# PyCodeCommenter — v3.0.0 Smart Merge & Multi-Style Implementation

## MANDATORY FIRST STEP — READ BEFORE WRITING ANY CODE

This is the most complex release. More than any other phase, the risk is
building on wrong assumptions. You must read and fully understand the
existing code before designing anything.

Read these files in full before writing a single line:
- PyCodeCommenter/commenter.py          (entire file — this is the core)
- PyCodeCommenter/docstring_parser.py   (entire file)
- PyCodeCommenter/templates.py          (entire file)
- PyCodeCommenter/parameter_descriptions.py
- PyCodeCommenter/inference.py          (added in v2.1.0 — confirm it exists)
- PyCodeCommenter/config.py             (added in v2.1.0 — confirm it exists)
- PyCodeCommenter/cli.py
- PyCodeCommenter/__init__.py
- pyproject.toml

For each file, document:
1. Exactly how `generate_docstrings()` produces and inserts docstring text
2. Whether `get_patched_code()` does string manipulation or AST rewriting
3. How `DocstringParser` breaks a docstring into sections — what the output
   structure looks like (dict? dataclass? list?)
4. Whether the parser already handles NumPy or Sphinx style, or only Google
5. How the config system (from v2.1.0) passes `style` to the generator —
   if it does not yet, document the gap

Report this inventory before proceeding.

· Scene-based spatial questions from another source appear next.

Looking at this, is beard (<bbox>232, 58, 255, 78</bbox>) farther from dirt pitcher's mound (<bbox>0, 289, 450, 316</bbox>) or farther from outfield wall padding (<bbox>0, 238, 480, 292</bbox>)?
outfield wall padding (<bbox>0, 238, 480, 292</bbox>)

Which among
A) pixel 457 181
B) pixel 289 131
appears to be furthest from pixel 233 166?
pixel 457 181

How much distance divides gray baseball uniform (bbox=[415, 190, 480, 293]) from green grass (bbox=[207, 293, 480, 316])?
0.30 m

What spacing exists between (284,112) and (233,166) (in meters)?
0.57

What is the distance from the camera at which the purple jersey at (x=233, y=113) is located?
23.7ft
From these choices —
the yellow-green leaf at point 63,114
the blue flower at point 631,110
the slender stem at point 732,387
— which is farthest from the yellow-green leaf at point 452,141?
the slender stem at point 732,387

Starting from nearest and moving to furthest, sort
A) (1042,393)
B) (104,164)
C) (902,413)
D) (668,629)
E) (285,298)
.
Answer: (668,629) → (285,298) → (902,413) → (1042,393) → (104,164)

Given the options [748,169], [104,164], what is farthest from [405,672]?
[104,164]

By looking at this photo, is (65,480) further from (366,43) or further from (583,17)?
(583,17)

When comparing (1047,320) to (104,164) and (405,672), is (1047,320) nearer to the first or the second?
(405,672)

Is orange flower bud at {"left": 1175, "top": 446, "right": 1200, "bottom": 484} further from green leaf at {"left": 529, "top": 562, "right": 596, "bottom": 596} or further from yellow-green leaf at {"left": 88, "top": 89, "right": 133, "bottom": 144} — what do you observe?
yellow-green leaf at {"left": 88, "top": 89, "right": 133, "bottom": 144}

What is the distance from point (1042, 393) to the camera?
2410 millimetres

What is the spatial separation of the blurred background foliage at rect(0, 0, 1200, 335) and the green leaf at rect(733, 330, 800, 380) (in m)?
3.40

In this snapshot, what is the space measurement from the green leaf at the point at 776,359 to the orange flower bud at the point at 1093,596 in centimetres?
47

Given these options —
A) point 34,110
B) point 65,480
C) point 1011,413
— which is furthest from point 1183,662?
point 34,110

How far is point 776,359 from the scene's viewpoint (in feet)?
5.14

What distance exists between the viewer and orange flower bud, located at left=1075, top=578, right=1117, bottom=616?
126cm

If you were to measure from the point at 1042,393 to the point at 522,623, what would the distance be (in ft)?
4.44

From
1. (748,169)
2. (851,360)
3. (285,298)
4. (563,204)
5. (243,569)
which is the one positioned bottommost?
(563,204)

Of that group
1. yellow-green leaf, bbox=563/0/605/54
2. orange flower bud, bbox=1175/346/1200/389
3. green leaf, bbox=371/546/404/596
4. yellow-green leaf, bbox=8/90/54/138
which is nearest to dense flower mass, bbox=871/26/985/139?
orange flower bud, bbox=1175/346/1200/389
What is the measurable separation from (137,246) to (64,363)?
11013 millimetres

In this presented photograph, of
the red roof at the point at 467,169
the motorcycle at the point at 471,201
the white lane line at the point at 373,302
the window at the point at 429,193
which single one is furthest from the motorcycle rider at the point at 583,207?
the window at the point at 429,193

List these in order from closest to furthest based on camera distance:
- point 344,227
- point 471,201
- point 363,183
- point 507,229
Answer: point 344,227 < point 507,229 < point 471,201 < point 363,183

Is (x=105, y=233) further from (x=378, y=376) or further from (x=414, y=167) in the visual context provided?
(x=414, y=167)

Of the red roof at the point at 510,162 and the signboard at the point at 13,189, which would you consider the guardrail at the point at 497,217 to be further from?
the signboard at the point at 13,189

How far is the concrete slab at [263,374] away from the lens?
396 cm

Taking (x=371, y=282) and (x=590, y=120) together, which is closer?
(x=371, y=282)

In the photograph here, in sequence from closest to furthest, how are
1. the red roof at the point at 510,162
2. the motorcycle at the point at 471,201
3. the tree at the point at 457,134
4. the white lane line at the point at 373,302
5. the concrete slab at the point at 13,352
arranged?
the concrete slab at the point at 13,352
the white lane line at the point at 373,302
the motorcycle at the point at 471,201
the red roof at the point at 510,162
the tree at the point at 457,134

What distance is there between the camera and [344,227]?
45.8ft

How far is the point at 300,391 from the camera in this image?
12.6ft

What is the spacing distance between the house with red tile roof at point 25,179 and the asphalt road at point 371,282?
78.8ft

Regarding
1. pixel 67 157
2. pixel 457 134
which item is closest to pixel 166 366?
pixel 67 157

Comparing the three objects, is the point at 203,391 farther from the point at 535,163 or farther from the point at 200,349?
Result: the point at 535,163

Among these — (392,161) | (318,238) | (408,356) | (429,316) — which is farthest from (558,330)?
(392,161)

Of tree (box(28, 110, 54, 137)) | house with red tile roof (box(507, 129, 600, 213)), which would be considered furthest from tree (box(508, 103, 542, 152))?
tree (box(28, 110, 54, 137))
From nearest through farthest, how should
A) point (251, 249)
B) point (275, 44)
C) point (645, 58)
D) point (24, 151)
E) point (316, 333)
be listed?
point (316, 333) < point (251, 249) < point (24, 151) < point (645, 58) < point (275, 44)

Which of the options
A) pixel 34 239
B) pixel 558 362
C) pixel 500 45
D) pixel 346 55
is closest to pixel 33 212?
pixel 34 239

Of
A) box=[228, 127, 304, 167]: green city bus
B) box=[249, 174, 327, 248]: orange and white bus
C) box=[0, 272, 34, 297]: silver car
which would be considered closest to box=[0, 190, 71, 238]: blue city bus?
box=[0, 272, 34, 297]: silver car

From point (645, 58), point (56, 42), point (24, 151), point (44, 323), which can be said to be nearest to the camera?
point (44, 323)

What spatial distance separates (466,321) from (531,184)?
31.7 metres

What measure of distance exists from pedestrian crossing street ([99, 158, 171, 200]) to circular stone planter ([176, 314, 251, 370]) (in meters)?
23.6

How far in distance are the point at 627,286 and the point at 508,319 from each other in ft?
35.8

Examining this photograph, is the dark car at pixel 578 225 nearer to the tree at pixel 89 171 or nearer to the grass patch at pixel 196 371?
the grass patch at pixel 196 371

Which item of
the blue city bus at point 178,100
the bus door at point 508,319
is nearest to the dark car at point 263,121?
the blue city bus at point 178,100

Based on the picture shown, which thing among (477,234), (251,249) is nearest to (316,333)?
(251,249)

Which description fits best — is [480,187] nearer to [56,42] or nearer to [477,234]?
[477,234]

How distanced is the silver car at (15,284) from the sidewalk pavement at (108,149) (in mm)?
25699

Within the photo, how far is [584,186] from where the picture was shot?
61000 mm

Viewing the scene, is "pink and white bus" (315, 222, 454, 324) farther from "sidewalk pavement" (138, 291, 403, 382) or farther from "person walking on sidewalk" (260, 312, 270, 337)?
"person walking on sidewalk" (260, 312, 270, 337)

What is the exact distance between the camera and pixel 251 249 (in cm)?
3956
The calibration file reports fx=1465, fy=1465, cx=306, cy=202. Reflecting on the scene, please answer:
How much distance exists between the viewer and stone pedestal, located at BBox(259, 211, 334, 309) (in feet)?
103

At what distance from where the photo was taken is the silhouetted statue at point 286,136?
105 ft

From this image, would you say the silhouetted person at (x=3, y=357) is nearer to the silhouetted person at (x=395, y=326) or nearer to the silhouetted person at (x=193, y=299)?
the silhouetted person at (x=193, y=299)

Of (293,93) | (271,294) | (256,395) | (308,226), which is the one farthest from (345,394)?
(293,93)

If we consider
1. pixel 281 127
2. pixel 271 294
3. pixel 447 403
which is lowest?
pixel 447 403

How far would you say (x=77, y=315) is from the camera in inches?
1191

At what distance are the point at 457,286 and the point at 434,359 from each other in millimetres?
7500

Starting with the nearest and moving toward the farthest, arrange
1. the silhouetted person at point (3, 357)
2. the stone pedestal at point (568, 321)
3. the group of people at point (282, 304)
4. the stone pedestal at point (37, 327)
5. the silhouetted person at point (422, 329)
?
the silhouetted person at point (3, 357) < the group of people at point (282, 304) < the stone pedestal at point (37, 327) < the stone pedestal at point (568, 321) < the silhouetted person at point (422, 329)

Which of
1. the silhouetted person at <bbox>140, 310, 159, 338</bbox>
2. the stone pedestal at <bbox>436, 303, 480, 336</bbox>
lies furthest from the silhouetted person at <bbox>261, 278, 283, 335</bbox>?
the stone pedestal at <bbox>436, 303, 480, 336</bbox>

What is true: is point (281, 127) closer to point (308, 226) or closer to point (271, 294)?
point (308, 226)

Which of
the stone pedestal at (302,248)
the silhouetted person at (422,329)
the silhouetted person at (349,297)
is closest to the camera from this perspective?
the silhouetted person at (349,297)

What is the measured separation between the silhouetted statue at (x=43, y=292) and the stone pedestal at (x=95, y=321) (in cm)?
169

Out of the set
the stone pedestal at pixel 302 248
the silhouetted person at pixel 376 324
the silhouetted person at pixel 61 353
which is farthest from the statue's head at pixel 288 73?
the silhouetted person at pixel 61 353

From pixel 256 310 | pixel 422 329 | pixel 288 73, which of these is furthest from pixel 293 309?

Do not design the merge algorithm
until you understand exactly how the current insertion works.

---

## Feature 1: Smart docstring merge algorithm

### What to build
Today, `generate_docstrings()` replaces any existing docstring entirely.
Change this so that when a docstring already exists:

1. Parse the existing docstring into sections using `DocstringParser`
2. Generate a fresh docstring for the same function
3. Merge: for each section in the generated docstring, check if the
   corresponding section in the existing docstring was human-written
   (i.e., its content does not match what the generator would have
   auto-produced)
4. If the section is human-written → keep the existing content
5. If the section is missing in existing → insert the generated version
6. If the section matches the auto-generated template exactly → replace
   with the freshly generated version (it may now be more accurate)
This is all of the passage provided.